* [Selected text]:

* * *

How do i convert hdb file? ... believed to be from act! source

Any ideas ?
I think the original source was a goldmine database, looking around it appears that the file was likely built using an application called ACT which I gather is a huge product I don't really want to be deploying for a one off file total size less than 5 meg.
So ...
Anyone know of a simple tool that I can run this file through to convert it to a standard CSV or something?
It does appear to be (when looking at it in notepad and excel) in some sort of csv type format but it's like the data is encrypted somehow.
Ok this is weird,
I got a little confused because the data looked a complete mess, in actual fact the mess was the data, that's what it was meant to look like.
Simply put, i opened the file in notepad, seemed to have a sort of pattern so i droppped it on excel.
Apparently excel has no issues reading these files ... strange huh !!!

* * *

* [Questions]:
(a) Based on the forum thread about converting an hdb file, say whether each statement agrees with it: (i) the file is smaller than 5 MB; (ii) the poster opened the file in Excel first and then in Notepad; (iii) Excel could not read the file. For each, answer yes or no and quote the deciding words.
(b) Resume the forum thread about converting an hdb file, writing what follows its last post.

* [Dataset records]:

* * *

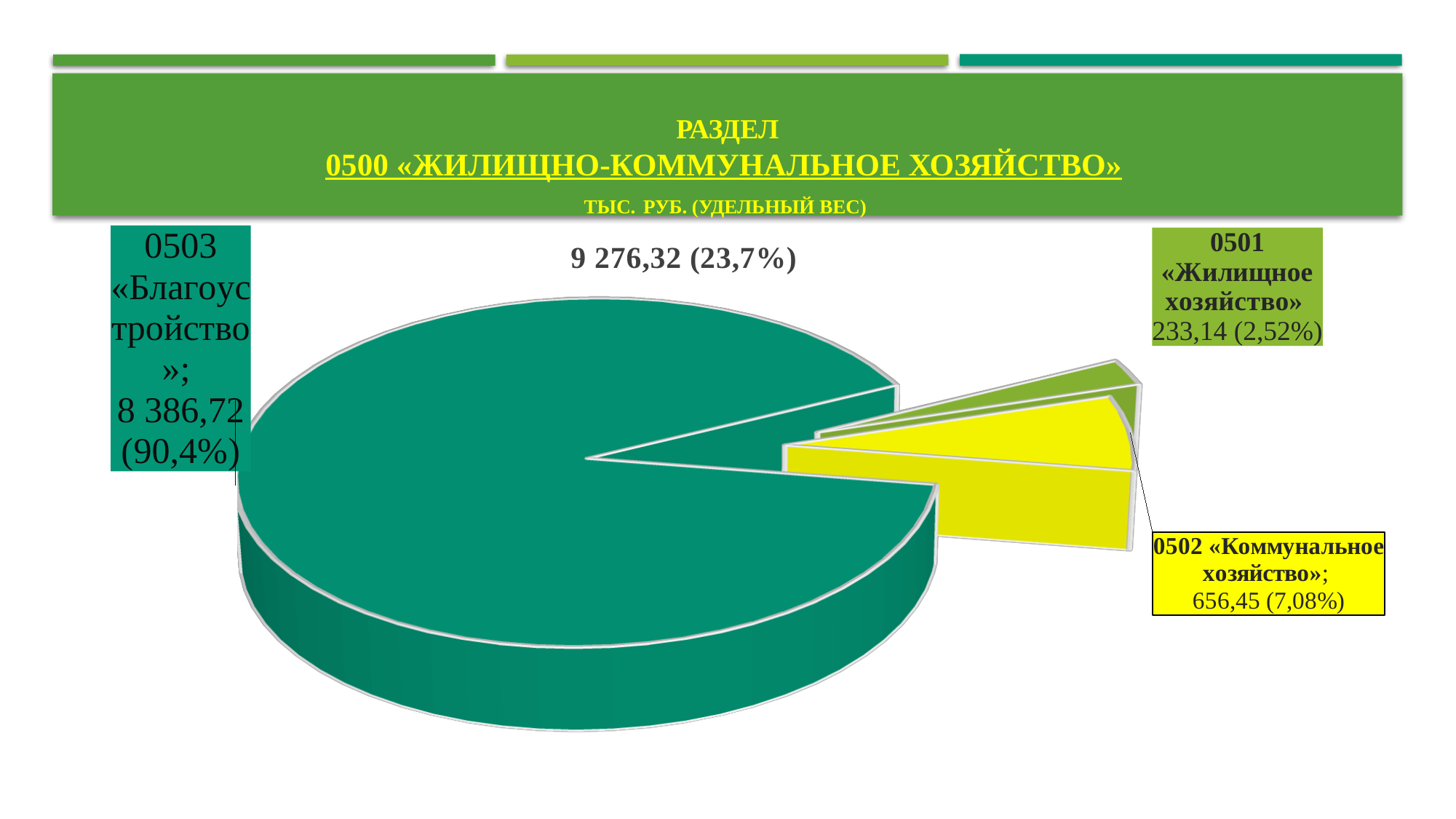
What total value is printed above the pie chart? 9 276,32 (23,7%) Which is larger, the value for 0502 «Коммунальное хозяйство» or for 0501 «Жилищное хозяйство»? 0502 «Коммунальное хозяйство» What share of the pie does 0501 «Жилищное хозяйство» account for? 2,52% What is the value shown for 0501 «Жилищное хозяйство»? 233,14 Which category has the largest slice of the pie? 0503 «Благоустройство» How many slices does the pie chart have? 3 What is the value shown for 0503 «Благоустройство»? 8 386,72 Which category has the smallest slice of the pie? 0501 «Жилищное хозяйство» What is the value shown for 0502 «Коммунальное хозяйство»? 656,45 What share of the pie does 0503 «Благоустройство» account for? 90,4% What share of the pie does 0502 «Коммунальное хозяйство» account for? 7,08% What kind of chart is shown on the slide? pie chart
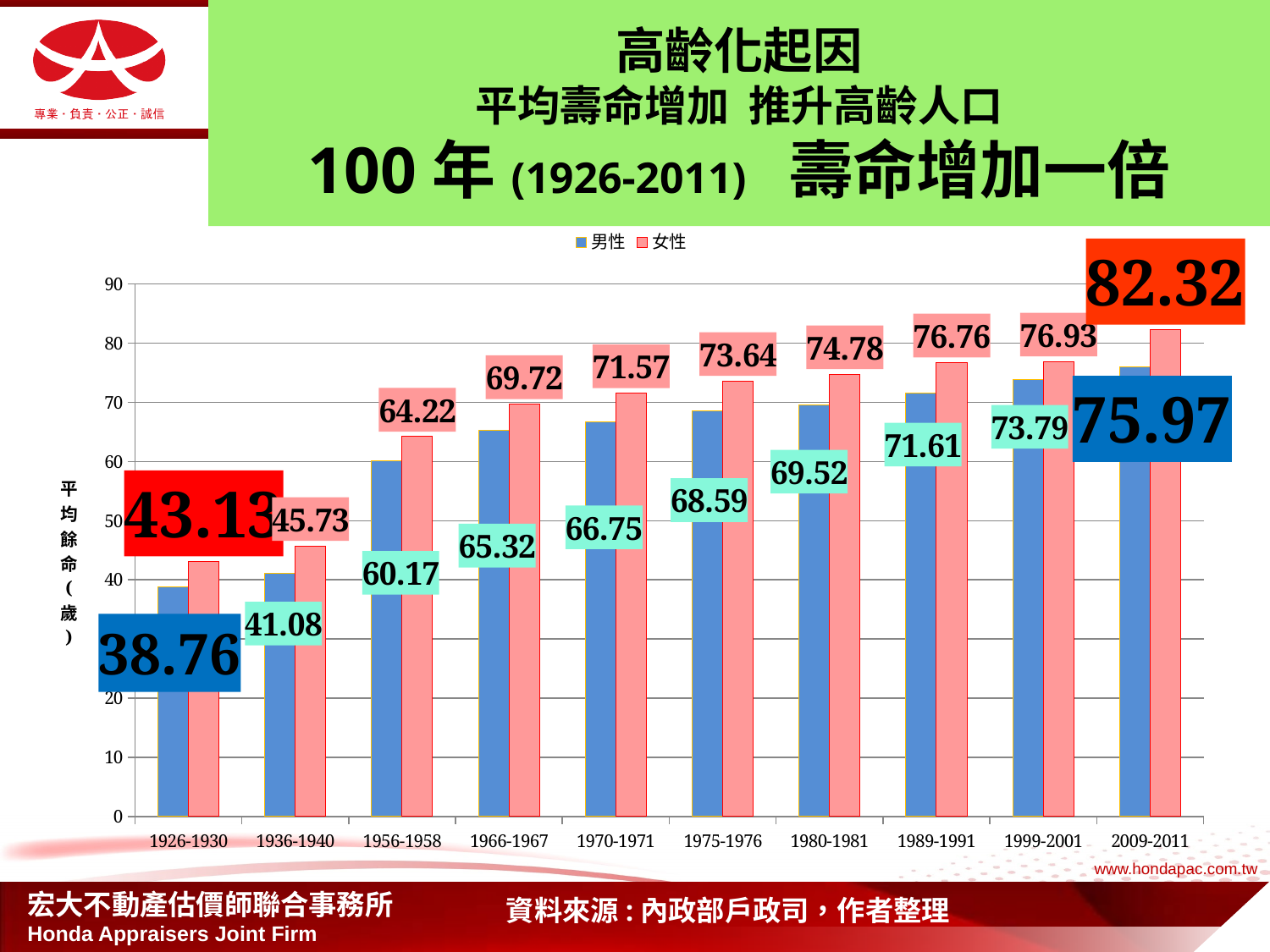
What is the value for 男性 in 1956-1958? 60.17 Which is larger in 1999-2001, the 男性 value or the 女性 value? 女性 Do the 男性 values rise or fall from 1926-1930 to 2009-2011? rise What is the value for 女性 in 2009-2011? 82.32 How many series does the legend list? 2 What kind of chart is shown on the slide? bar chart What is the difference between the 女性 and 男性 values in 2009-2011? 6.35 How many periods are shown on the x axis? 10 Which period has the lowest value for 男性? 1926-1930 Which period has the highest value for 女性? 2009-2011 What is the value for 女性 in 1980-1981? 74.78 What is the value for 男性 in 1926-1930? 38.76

* * *

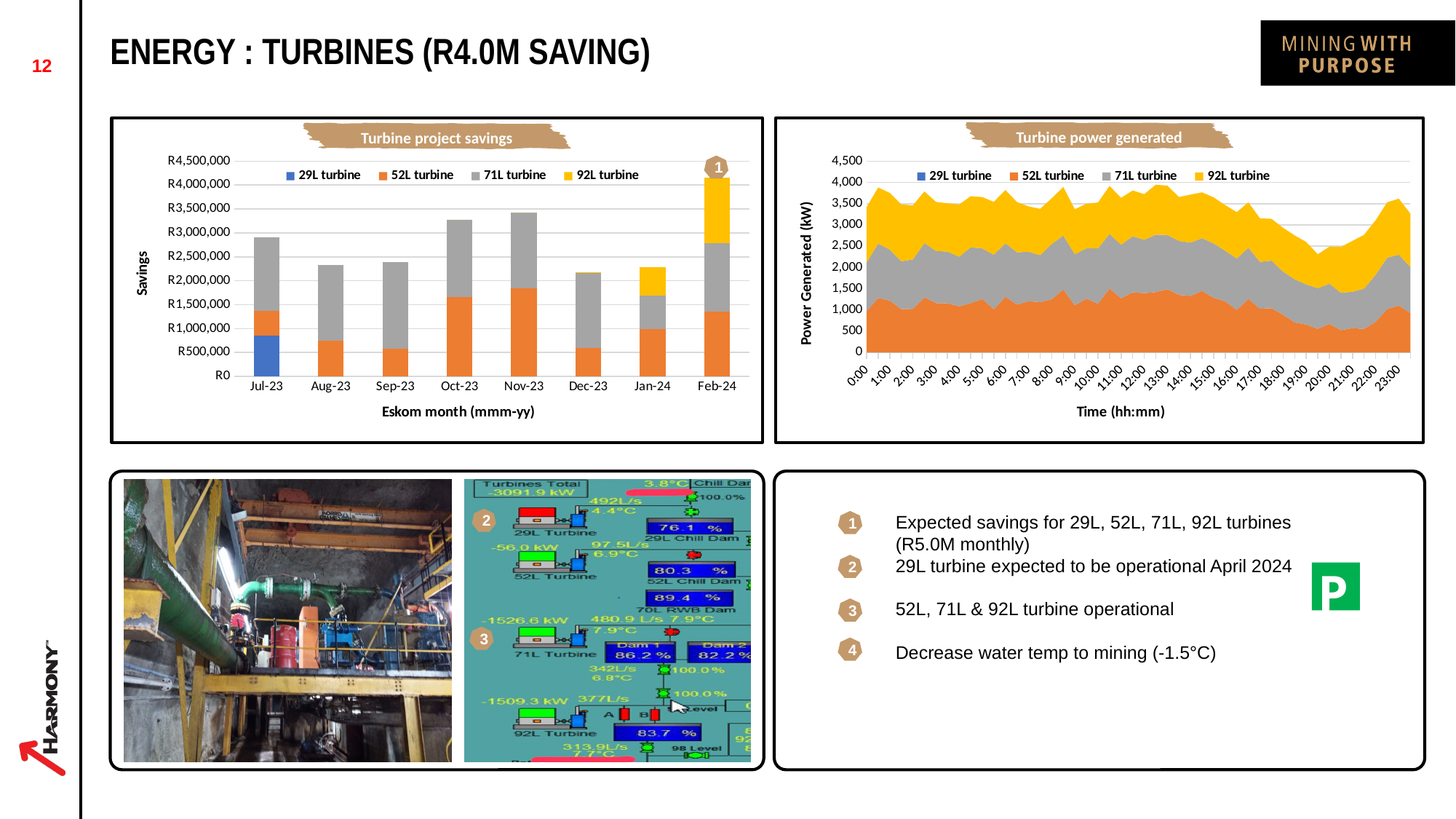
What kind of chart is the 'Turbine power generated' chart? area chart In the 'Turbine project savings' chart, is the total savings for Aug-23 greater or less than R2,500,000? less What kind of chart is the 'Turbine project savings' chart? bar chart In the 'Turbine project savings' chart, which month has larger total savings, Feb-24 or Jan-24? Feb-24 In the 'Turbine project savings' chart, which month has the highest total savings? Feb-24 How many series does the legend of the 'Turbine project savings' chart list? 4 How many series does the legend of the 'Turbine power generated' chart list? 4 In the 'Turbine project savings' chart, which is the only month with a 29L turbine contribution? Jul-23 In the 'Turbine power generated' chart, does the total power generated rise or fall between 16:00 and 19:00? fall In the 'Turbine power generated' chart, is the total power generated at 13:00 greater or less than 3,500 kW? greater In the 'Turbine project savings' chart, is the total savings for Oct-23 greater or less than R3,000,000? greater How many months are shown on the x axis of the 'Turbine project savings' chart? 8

* * *

* [Answer set]:
(a)
(i) Yes: "a one off file total size less than 5 meg."
(ii) No: "i opened the file in notepad, seemed to have a sort of pattern so i droppped it on excel."
(iii) No: "Apparently excel has no issues reading these files"

(b)
I am unaware of any third party tooling for opening these files specifically, although there is an SDK available for C# which could resolve your problem with a little elbow grease.
The SDK can be aquired for free Here
Also there is a developer forum which could provide some valuable resources including training material with sample code Here
Resources will be provided with the SDK
Also, out of interest since ACT is a Sage product have you any Sage software floating about which you could attempt to access the data with? Most offices have!
Failing all of the above there is a trial available for ACT! Here!
Good luck with your problem!